After her remarks, the Justice Department said in a written statement that the "FBI and the Justice Department have made every effort to identify those responsible for the bombing."
"That investigation led to two people. . . ." the statement added. "The investigation is now closed, but the government remains prepared to follow any credible lead that may serve to resolve any unanswered questions in the case."
The jury had three sentencing options under the law: to unanimously condemn Nichols to death or life without release, or to hand the task back to Matsch with a recommendation for a lesser sentence. In order to reach a verdict of death, jurors by law had to first unanimously find that Nichols intentionally participated in an act that led to deaths, and that his intentions constituted reckless disregard for human life.

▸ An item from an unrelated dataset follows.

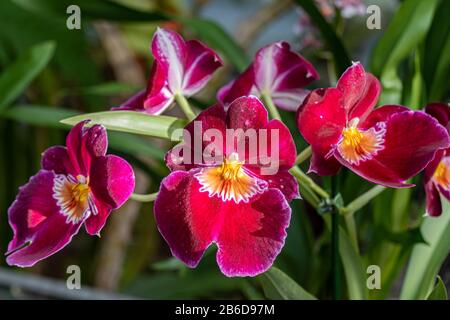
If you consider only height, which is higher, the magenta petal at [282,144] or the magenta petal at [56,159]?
the magenta petal at [56,159]

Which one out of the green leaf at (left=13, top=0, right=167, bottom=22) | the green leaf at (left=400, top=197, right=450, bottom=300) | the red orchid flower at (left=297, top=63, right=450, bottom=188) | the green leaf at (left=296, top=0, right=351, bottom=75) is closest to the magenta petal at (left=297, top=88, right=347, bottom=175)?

"I have decided that . . . you have had adequate opportunity to discuss it, to deliberate, and to decide. . . ." Matsch told the panel after it could not come to terms on Nichols's intent. "I am, in short, going to discharge you. But I want to reemphasize that . . . being unable to get unanimity that there's been proof beyond a reasonable doubt on these necessary specific intentions . . . amounts to your decision."